11/07/2024
En el capítulo 8 del libro de Nehemias, podemos encontrar un ejemplo de lo que debería ser la experiencia de un pueblo que se reúne para oír la Palabra del Señor.
En primer lugar aparece en escena un siervo de Dios comprometido con su Palabra, es decir, Esdras.

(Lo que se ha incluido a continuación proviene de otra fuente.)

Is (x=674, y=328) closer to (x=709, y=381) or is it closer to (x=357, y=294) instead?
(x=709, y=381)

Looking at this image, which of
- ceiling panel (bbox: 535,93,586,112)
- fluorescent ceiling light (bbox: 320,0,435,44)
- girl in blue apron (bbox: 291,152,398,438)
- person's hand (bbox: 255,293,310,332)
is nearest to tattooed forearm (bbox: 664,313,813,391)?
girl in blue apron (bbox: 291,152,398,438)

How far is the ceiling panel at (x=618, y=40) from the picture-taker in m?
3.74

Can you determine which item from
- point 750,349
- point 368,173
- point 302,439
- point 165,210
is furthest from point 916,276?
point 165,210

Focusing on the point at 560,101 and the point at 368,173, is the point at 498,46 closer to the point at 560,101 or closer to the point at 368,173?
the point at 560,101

Esdras era un sacerdote y a la vez un escriba, es decir un copista de las Escrituras y especialmente de la Torah o la ley (los primero 5 libros de la Biblia). Nota que aquí están presentes el don del pastorado y el de la enseñanza, es decir pastor-maestro).

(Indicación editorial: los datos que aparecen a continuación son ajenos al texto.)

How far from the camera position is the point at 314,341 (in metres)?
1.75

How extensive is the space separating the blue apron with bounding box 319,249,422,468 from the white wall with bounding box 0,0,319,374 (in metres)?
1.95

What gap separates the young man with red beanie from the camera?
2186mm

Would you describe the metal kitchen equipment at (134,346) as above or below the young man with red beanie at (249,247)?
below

Lo que llama la atención es que este siervo no llego delante del pueblo a exponer sus propias ideas o conceptos de lo que él creía que necesitaba él pueblo, sino más bien para compartir al pueblo la ley que Dios le había dado a su pueblo (verso 1b)
En segundo lugar aparece el pueblo, y lo interesante de la descripción que se presenta en el texto es que se juntaron como un un solo hombre (ha am ke ish ehad = el pueblo juntos como un solo hombre, literalmente).
Es decir que tenían una misma intención y una misma actitud.
En tercer lugar se nos presenta un tiempo para el estudio, desde el alba hasta el medio día, es decir desde que salió el sol hasta el medio día, podrían haber sido entre unas 4 o 5 horas aproximadamente (verso 3a).
Claro se entiende claramente que fue una ocasión particular y especial para esto, sin embargo el principio se encuentra muy evidente en el texto. Debemos dedicar suficiente tiempo el estudio de la Palabra como para poder entender lo que Dios quiere decirnos.
En cuarto lugar vemos la actitud del pueblo en todo el tiempo en que se enseñaba la Torah. Dice el texto que los oídos de todo el pueblo estaban atentos al libro de la ley (verso 3b)
En quinto lugar vemos la reverencia del pueblo al momento de abrir la Palabra de Dios. El texto dice que el pueblo estaba atento (verso 5b).
En sexto lugar vemos al escriba Esdras que guiaba ese servicio invitando a adorar al único que es digno de adoración. Aprendemos que el único que debe ser exaltado siempre en la predicación es el Señor Dios (verso 6a) a lo que el pueblo respondió con sincera adoración manifestada a través de la humillación propia inclinándose totalmente al suelo (verso 6b).
En séptimo lugar entran en escena los levitas (obreros bíblicos) quienes hacían entender, o que causaban que la gente entendiera la ley de Dios y el pueblo seguía prestando toda la atención (verso 7b).
En octavo lugar vemos el compromiso tanto del gobernador Nehemias como del Sacerdote Esdras de enseñar la Palabra de Dios, lo que produjo contrición de espíritu en los oyente que los motivo a arrepentirse (verso 9). Esa es una de las cosas más importantes de estar expuestos a la Palabra de Dios, buscar estar bien con Dios, para eso necesitamos entender que somos pecadores y que necesitamos su perdón y salvación.
En noveno lugar vemos la confraternidad a través de compartir la comida, y de gozarse por la esperanza que trae la Palabra de Dios y sobre todo de entenderla (versos 10 al 12).
Conclusión:
Un hombre de Dios que comparte la Palabra de Dios debe estar completamente comprometido con enseñar no sus propias ideas o conceptos si no solamente la Palabra de Dios.
Cada persona debe ir con la actitud correcta de estar atento a la Palabra de Dios y unirse a sus hermanos con el sincero propósito de tener un encuentro con Dios.
Debemos responder apropiadamente a Dios y su palabra, humillarnos, adorarlo, y gozarnos en la comprensión de su Palabra.